- [PAGE TEXT]
#####
Memory Biases

    Continued Influence Effect

    🇳🇴Vedvarende påvirkningseffekt

    Definition

    The continued influence effect is that misinformation keeps influencing thinking and decisions even after it has been clearly corrected. You can know something is false and still use it as a premise.

    Real-world example

    Johnson and Seifert (1994) had participants read a news report about a fire – half later received a clear correction stating the cause they'd initially been told (flammable material in a closet) was wrong. Even after the correction, participants still referenced the flammable material when explaining what happened.

    The effect explains why conspiracy theories and rumors survive even thorough rebuttals. Wakefield's retracted 1998 autism-vaccine study may be the clearest example: every major health authority has corrected it for decades, but the reference still surfaces in vaccine debates. A single retraction rarely erases a narrative that has already taken hold.

    Supplementary perspective

    The mechanism is that the brain builds a coherent causal story. Removing a piece without offering a replacement leaves a hole – and the brain prefers a flawed story to none. Effective corrections must therefore provide an alternative explanation, not just say 'it wasn't true.'

    Practical advice

    Recognize

    • Notice if you still cite a 'fact' you've learned is wrong.
    • Check if you react emotionally to a claim even after it's been retracted.
    • Watch when discussions circle back to claims everyone knows have been debunked.
#####
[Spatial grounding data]

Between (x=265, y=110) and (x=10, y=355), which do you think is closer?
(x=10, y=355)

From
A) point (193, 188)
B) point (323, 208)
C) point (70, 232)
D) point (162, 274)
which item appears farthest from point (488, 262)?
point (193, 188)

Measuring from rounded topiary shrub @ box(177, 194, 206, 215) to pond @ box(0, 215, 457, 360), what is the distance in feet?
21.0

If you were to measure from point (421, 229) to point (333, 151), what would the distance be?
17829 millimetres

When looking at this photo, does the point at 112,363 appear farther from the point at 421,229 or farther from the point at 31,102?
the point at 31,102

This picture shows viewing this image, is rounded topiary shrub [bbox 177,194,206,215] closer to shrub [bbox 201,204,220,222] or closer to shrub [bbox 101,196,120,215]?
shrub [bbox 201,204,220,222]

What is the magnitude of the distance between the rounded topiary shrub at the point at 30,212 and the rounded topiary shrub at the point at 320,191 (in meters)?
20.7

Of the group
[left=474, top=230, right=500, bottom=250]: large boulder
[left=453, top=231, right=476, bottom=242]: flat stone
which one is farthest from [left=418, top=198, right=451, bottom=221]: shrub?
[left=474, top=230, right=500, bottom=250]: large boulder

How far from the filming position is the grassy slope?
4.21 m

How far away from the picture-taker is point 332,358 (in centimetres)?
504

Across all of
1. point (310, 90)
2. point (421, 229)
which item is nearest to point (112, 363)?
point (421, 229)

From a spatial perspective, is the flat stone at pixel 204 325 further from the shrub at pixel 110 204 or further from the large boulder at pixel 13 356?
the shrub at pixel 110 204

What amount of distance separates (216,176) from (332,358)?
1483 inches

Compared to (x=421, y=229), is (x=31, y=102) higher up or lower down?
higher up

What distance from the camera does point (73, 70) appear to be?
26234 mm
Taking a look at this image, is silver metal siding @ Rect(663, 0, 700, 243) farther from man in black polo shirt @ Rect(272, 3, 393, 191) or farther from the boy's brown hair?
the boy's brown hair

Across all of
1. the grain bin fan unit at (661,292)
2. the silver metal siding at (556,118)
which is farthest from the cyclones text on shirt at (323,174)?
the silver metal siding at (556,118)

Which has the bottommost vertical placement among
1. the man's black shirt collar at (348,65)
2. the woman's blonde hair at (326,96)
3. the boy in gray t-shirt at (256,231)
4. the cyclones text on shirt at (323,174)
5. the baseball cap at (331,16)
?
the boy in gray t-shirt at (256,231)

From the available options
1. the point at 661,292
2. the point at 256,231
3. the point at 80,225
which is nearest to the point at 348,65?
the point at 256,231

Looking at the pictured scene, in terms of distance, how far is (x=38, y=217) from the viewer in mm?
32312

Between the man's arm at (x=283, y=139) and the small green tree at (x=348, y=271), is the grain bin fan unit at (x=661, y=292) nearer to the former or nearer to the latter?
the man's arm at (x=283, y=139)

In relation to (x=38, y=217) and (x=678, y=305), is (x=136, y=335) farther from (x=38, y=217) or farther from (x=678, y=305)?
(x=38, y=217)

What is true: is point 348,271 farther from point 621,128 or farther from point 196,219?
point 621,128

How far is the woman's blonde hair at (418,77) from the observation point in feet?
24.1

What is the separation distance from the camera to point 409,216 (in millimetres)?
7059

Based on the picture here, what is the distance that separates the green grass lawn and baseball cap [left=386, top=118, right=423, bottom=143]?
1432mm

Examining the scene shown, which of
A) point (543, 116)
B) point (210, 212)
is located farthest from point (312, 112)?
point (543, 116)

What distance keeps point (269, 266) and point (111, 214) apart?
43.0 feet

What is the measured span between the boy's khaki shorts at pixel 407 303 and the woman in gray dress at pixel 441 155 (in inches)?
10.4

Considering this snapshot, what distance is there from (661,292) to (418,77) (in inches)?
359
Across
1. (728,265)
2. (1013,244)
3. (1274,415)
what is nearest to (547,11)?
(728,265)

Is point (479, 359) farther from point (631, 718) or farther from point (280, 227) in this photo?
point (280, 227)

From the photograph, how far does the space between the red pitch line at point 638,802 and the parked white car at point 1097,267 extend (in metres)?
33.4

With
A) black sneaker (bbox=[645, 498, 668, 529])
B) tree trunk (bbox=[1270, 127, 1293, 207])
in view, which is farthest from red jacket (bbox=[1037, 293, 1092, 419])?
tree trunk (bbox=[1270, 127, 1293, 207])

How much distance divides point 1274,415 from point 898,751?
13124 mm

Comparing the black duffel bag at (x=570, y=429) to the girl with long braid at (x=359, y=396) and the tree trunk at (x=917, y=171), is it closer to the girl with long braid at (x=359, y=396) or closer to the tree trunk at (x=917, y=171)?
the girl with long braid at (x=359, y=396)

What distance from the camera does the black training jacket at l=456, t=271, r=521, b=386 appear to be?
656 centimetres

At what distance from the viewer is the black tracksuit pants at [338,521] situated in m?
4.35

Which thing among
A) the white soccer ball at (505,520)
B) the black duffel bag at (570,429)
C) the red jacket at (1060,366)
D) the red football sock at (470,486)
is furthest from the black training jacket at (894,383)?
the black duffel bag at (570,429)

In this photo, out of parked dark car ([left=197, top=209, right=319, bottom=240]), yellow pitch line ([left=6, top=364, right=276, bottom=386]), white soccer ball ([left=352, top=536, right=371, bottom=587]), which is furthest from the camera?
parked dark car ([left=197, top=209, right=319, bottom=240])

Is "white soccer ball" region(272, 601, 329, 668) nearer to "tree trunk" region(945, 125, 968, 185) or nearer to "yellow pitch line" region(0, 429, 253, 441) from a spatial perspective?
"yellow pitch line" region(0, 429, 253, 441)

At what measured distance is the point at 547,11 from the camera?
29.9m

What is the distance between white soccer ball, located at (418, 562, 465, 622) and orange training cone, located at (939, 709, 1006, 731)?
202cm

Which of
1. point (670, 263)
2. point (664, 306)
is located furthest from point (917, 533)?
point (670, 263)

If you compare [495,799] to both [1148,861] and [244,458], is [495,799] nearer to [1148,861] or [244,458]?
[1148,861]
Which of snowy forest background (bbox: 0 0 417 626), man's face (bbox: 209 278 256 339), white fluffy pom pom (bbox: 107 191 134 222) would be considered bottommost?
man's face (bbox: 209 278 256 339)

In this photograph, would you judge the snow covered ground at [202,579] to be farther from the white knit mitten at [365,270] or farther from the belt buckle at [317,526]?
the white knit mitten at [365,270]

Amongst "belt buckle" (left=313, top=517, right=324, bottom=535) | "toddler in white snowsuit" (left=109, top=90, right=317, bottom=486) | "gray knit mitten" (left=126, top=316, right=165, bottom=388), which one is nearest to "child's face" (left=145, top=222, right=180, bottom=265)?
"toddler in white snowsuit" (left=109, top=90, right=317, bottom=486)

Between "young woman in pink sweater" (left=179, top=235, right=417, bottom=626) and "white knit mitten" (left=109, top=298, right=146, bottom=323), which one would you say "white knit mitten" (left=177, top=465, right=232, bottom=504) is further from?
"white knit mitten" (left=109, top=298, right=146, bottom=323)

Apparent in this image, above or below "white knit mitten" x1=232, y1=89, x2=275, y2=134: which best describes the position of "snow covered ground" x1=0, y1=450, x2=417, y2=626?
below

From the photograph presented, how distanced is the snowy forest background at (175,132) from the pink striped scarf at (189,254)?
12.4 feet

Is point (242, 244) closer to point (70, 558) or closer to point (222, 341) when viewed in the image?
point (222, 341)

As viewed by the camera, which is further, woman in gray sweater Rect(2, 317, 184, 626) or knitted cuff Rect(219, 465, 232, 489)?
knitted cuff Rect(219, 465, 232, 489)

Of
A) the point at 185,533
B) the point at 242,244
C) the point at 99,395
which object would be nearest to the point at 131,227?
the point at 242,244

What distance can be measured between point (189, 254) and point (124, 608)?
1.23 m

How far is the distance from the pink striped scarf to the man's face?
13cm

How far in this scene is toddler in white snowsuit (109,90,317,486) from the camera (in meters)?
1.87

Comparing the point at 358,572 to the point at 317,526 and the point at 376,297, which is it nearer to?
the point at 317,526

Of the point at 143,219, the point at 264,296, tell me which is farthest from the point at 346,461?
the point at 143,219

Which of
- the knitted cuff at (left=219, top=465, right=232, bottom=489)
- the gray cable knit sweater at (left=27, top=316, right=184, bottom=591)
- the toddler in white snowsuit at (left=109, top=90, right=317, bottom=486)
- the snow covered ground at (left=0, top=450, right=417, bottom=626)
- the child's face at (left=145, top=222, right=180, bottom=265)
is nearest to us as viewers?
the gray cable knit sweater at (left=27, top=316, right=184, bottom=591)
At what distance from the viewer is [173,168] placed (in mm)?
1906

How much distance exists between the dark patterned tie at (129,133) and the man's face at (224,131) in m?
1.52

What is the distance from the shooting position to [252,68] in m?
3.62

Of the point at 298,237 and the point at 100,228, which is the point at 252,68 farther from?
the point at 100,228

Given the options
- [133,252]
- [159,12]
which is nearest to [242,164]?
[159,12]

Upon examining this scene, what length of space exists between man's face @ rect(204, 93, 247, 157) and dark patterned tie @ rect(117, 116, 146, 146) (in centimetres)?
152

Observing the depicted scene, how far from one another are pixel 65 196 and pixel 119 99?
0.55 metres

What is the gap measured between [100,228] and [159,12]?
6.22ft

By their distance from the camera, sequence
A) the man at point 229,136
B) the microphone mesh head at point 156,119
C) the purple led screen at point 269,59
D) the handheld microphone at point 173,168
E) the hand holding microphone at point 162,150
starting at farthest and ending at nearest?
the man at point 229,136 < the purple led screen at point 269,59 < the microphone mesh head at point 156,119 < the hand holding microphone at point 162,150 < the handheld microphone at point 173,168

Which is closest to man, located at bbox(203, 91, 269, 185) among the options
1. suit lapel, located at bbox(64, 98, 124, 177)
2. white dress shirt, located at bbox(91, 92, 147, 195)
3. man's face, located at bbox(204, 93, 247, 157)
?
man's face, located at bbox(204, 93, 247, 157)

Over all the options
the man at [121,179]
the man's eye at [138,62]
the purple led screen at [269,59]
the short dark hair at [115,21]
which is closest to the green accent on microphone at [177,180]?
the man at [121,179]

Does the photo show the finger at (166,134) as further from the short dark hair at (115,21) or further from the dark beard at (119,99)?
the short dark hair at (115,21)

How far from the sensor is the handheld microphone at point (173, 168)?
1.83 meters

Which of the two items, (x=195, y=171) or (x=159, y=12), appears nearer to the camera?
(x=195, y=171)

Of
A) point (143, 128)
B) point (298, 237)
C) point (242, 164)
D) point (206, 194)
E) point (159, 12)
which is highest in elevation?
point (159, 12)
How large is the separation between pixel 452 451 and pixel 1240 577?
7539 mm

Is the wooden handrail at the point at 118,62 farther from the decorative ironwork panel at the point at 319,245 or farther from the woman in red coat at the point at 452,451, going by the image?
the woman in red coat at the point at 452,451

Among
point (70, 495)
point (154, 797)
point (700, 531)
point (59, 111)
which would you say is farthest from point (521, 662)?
#####
- [ABOUT THIS TASK] In the text on the continued influence effect, what cause of the fire were participants in the Johnson and Seifert (1994) study initially told? None of the entries are needed.

- [TASK RESPONSE] Flammable material in a closet.